WORK INSTRUCTIONS
Restrict the output to the lines below starting at the one that contains "Val 0139 19x13 5x3cm jj8_1" and ending at the one that contains "Para pemimpin dan", and restate them word for word, both ends included.

EXERCISE MATERIALS
....
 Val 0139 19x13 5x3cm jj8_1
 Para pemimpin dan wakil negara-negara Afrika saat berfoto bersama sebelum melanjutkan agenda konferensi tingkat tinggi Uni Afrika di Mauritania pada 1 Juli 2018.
....
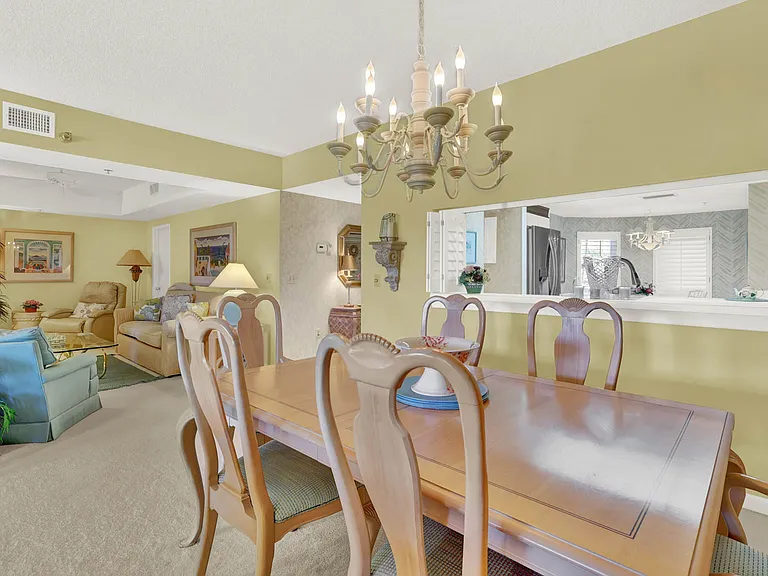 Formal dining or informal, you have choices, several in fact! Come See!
....
EXERCISE RESPONSE
 Val 0139 19x13 5x3cm jj8_1
 Para pemimpin dan wakil negara-negara Afrika saat berfoto bersama sebelum melanjutkan agenda konferensi tingkat tinggi Uni Afrika di Mauritania pada 1 Juli 2018.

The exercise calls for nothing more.